_To-do list_
1. List every full calendar date (month, day and year) that appears in the stockholders' equity note.
2. Rewrite the stockholders' equity note between "NOTE 12 STOCKHOLDERS" and "authorized, $0.0001 par value.", inclusive, changing "par value" to "nominal value".

NOTE 12 STOCKHOLDERS EQUITY

 

Company Stock

 

The Company has 1,000,000 shares of preferred stock authorized, $0.0001 par value and 200,000,000 shares of common stock authorized, $0.0001 par value.

 

Initial Public Offering and Warrants

 

In connection with its initial public offering, on May 15, 2013, the Company sold 20,000,000 units at $10.00 per unit, including 2,000,000 units under the underwriters’ over-allotment option, generating gross proceeds of $200.0 million. Each unit consisted of one share of the Company’s common stock, $0.0001 par value and one half of one redeemable warrant to purchase one share of common stock. The shares of common stock and the warrants included in the units traded as a unit until July 1, 2013 when separate trading of common stock and warrants began. In connection with the merger with Lindblad Expeditions, Inc. in 2015, the Company forced the separation of the units into the separate components of common stock and warrants. Each whole warrant entitled its holder, upon exercise, to purchase one share of common stock for $11.50 subject to certain adjustments, during the period that commenced thirty days after the completion of the merger and terminating five years thereafter. During the year ended December 31, 2019, 27,311 warrants to purchase the Company's common stock were exercised for cash.

 

Warrant Exchange

 

On June 14, 2019, the Company launched an offer to exchange all warrants to purchase common stock of the Company (the "Warrant Exchange"). The Warrant Exchange provided (i) an offer to each holder of the Company's outstanding warrants to receive 0.385 shares of common stock in exchange for each warrant tendered by the holder and exchanged pursuant to the Warrant Exchange, and (ii) the solicitation of consents (the "Consent Solicitation") from holders of the warrants to amend the warrant agreement that governs all of the warrants to permit the Company to require that each outstanding warrant not tendered in the Warrant Exchange be converted into 0.36575 shares of common stock. The Warrant Exchange and Consent Solicitation closed on July 17, 2019, with 9,935,000 warrants tendered via the Warrant Exchange for an aggregate of 3,824,959 shares of Company common stock, and approval was received for the Consent Solicitation. The remaining 125,763 warrants not tendered via the Warrant Exchange were converted, per the Consent Solicitation, into 45,981 shares of Company common stock. Following the Warrant Exchange and Consent Solicitation, no warrants remain outstanding.

_Material provided_
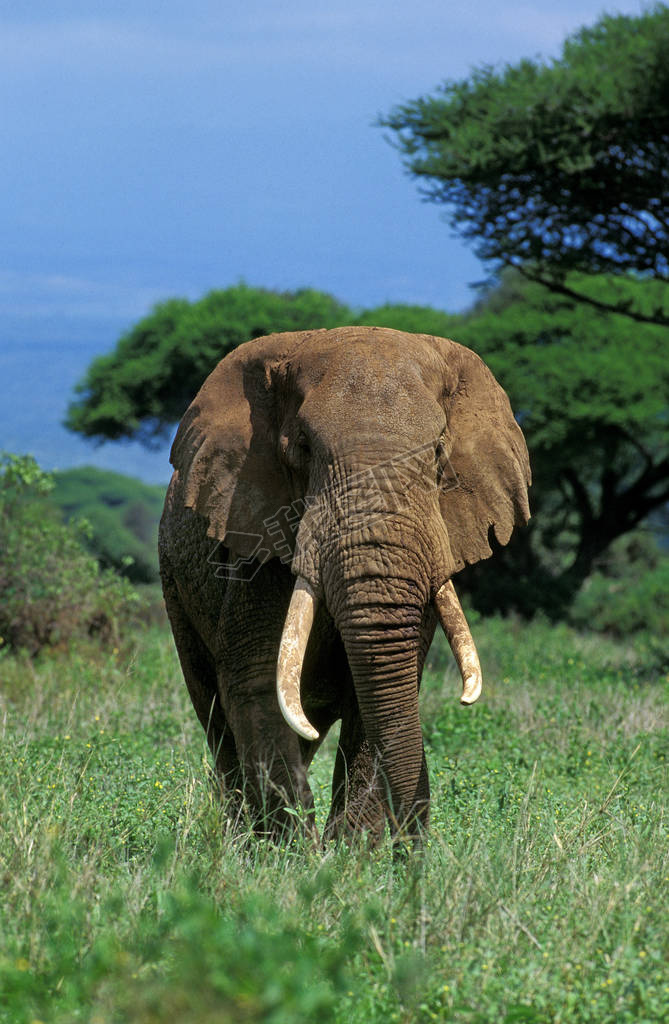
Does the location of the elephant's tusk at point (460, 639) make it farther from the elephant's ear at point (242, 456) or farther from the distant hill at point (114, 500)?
the distant hill at point (114, 500)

_Solution set_
1.
May 15, 2013
July 1, 2013
June 14, 2019
July 17, 2019
December 31, 2019

2.
NOTE 12 STOCKHOLDERS EQUITY

 

Company Stock

 

The Company has 1,000,000 shares of preferred stock authorized, $0.0001 nominal value and 200,000,000 shares of common stock authorized, $0.0001 nominal value.